Direction: Starting with the line that holds "Among point (295, 114)", copy out each remaining line of the listing below, up to and including the last one, and include nothing else.

## START Input for this task

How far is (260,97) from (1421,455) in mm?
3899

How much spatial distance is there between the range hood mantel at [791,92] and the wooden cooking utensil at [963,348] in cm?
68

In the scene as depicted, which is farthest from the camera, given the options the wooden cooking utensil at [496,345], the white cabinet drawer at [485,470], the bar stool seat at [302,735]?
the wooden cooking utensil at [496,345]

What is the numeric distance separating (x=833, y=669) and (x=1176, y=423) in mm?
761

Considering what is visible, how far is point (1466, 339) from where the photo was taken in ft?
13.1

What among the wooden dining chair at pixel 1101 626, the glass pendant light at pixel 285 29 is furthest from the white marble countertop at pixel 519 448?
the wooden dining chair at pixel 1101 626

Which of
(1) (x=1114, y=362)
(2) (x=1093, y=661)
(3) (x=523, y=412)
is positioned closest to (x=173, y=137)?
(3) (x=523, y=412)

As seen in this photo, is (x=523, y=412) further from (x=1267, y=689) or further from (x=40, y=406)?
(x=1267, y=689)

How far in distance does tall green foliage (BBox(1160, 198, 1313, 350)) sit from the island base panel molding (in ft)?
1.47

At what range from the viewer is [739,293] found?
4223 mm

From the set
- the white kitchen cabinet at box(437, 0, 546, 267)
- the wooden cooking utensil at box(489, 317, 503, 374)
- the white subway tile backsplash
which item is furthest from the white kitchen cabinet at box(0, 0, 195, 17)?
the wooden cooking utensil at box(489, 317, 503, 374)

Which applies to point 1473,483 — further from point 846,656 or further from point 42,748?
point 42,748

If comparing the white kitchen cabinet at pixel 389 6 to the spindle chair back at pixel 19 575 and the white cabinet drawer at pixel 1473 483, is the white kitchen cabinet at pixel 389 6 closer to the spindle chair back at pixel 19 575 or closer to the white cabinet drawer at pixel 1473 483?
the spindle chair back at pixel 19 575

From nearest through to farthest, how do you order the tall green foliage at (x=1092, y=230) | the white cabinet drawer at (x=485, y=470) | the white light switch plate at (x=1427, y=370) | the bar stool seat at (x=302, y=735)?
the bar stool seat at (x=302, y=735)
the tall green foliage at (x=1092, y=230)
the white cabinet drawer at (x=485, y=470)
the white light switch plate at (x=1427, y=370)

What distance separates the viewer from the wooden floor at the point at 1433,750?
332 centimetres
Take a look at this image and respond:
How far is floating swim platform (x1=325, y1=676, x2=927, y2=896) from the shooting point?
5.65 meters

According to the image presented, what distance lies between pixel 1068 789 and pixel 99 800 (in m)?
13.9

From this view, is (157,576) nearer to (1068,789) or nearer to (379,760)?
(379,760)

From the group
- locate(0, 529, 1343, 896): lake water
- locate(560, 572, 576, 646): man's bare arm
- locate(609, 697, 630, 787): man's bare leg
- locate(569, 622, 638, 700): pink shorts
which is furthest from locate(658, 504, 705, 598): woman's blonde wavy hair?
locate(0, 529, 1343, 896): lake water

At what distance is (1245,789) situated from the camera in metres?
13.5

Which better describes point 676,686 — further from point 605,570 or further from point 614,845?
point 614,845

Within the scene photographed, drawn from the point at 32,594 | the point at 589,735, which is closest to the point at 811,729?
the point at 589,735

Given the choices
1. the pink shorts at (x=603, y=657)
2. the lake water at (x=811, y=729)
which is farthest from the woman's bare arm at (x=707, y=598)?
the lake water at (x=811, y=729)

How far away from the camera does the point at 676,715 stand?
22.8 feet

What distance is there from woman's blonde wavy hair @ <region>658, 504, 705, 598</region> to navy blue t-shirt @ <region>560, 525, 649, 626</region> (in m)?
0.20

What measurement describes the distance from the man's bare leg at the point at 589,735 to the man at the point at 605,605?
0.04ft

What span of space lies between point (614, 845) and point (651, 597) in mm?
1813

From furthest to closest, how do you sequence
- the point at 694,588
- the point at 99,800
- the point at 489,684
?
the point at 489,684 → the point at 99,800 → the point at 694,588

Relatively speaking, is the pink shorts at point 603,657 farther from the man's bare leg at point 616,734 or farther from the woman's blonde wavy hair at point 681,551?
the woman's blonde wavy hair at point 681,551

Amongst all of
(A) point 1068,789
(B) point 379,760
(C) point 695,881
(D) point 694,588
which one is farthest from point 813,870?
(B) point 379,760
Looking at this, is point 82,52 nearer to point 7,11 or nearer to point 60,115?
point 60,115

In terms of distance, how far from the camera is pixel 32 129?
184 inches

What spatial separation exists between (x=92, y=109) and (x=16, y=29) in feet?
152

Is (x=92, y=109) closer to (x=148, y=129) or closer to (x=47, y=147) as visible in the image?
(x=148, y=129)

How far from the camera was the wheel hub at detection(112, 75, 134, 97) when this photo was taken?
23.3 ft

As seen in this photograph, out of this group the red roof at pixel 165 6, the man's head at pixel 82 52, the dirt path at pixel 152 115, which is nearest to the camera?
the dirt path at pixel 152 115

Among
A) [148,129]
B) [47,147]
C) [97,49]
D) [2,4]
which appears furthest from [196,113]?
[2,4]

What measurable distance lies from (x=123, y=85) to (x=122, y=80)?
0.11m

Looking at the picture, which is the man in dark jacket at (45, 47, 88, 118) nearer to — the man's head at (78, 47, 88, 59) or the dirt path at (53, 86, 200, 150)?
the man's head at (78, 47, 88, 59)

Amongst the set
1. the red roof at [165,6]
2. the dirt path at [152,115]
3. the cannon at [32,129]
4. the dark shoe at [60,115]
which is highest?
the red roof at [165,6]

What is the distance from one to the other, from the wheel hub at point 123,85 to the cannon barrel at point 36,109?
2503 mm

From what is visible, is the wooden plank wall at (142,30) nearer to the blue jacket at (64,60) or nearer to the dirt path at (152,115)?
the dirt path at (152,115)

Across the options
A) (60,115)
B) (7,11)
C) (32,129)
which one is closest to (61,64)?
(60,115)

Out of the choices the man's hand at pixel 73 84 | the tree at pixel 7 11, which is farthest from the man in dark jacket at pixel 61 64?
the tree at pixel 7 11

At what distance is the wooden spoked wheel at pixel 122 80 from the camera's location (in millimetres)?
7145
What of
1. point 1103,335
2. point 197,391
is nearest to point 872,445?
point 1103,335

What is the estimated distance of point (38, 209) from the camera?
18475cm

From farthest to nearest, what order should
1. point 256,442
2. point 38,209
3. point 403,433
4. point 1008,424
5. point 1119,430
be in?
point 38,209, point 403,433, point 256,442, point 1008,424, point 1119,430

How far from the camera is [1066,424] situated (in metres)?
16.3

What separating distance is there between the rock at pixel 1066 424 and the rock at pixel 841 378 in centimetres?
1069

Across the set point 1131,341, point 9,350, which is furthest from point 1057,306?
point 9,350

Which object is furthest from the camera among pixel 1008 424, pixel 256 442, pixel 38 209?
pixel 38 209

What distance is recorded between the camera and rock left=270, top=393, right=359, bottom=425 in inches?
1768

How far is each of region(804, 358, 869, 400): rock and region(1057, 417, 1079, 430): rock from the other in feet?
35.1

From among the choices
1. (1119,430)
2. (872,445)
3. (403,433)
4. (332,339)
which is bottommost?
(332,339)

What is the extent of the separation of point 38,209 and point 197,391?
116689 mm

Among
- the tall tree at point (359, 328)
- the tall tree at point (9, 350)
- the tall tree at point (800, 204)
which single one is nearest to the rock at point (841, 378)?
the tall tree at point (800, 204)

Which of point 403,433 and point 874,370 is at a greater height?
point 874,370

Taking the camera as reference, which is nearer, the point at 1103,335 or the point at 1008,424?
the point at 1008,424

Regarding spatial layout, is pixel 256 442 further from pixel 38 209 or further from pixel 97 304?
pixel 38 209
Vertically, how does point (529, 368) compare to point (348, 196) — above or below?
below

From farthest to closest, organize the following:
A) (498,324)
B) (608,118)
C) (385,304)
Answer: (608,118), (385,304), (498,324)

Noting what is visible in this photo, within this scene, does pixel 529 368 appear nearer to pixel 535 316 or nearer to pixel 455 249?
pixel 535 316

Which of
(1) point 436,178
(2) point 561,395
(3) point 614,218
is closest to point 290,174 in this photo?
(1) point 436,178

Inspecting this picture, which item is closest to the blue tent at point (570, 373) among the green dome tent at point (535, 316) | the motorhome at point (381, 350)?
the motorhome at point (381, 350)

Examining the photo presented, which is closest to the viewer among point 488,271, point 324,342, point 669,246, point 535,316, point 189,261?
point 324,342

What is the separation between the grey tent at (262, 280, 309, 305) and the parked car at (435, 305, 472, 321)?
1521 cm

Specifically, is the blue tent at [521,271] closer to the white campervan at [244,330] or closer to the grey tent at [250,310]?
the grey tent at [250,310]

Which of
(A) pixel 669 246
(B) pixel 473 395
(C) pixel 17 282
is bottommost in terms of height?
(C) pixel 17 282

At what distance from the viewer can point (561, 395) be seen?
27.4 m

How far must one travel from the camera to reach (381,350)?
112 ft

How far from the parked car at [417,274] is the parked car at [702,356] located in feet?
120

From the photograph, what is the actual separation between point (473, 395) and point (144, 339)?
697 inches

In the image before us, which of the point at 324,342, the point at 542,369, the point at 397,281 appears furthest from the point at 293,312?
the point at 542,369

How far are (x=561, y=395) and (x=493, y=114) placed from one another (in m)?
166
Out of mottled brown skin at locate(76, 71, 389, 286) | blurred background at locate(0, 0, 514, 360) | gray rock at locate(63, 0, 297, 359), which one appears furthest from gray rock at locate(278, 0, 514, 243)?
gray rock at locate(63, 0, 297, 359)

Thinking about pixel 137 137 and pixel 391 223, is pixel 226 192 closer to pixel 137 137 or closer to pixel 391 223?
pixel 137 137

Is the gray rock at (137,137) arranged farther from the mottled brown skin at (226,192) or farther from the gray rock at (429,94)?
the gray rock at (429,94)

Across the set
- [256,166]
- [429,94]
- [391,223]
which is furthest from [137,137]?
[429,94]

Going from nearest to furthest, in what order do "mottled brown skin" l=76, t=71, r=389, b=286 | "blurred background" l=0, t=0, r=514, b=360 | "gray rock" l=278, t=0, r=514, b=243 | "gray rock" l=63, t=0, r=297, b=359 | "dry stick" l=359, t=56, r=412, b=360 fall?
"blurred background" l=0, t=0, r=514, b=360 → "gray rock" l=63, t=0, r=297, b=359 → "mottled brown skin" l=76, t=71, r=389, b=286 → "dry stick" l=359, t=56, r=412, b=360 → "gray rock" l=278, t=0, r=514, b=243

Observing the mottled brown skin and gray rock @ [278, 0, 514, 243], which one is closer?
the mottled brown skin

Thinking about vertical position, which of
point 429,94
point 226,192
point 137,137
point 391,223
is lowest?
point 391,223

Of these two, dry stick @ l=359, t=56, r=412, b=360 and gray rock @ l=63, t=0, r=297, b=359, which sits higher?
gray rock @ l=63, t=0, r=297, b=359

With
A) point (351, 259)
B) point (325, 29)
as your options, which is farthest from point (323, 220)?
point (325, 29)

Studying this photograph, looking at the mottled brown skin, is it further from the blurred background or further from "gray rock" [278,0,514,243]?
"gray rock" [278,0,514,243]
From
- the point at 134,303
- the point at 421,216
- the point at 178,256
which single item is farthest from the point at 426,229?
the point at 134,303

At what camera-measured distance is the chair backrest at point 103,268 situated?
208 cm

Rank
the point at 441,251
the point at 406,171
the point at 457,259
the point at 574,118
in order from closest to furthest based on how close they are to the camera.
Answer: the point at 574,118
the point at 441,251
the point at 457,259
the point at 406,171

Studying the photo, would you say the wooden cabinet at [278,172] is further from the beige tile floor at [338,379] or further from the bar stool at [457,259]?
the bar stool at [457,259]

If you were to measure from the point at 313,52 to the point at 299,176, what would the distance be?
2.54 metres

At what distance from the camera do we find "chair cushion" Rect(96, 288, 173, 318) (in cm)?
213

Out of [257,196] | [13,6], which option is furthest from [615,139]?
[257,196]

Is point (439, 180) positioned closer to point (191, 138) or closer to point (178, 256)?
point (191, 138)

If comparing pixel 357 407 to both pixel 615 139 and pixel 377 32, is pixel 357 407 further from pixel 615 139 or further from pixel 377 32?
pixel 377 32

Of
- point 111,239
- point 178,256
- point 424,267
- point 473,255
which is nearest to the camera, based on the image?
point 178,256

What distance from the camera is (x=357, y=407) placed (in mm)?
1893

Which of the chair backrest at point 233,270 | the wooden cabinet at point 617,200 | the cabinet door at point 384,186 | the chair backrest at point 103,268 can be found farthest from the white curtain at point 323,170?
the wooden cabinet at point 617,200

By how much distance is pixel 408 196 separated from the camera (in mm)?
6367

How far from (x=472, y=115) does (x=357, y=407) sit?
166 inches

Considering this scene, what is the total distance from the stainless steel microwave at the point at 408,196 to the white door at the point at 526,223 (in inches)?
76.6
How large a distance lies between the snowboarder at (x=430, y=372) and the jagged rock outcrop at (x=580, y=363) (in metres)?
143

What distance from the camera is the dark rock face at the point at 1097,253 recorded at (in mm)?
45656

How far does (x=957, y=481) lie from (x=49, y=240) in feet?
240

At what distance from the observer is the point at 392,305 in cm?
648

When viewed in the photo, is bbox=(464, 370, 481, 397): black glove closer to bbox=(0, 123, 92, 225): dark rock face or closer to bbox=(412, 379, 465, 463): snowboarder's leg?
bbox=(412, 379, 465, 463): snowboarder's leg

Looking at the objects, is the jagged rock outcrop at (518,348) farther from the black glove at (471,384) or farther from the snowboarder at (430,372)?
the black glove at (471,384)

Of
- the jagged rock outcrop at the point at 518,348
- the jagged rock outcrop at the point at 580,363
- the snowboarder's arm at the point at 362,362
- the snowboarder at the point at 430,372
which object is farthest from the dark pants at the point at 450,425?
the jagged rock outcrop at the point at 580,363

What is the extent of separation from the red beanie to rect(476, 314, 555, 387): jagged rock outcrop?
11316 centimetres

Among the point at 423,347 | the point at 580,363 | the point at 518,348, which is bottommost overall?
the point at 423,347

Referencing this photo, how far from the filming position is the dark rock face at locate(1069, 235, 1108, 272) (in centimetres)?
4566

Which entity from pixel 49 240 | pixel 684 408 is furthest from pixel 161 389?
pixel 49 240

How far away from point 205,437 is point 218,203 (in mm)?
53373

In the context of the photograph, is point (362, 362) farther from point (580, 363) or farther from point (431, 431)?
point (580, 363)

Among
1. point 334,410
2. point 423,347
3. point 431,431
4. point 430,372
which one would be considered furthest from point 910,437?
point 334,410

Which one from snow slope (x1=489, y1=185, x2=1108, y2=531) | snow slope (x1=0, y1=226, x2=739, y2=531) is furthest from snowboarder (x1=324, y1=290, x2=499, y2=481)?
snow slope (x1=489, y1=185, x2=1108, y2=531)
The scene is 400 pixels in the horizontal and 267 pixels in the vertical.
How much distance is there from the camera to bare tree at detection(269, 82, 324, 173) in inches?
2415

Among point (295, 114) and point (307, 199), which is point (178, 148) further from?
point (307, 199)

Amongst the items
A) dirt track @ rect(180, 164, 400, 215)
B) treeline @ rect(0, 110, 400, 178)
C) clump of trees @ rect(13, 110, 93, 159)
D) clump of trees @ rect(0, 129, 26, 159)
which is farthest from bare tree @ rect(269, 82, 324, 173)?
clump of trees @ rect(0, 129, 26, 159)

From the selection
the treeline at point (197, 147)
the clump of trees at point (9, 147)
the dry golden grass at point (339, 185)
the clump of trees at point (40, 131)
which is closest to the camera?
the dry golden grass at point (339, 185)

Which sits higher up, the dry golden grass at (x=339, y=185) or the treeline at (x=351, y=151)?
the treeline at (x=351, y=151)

## END Input for this task

The output:
Among point (295, 114) and point (307, 199), which is point (178, 148) further from?
point (307, 199)

Amongst the items
A) dirt track @ rect(180, 164, 400, 215)
B) treeline @ rect(0, 110, 400, 178)
C) clump of trees @ rect(13, 110, 93, 159)
D) clump of trees @ rect(0, 129, 26, 159)
which is farthest from bare tree @ rect(269, 82, 324, 173)?
clump of trees @ rect(0, 129, 26, 159)

From the selection
the treeline at point (197, 147)
the clump of trees at point (9, 147)
the dry golden grass at point (339, 185)
the clump of trees at point (40, 131)
which is closest to the camera?
the dry golden grass at point (339, 185)

Which sits higher up, the dry golden grass at (x=339, y=185) or the treeline at (x=351, y=151)?
the treeline at (x=351, y=151)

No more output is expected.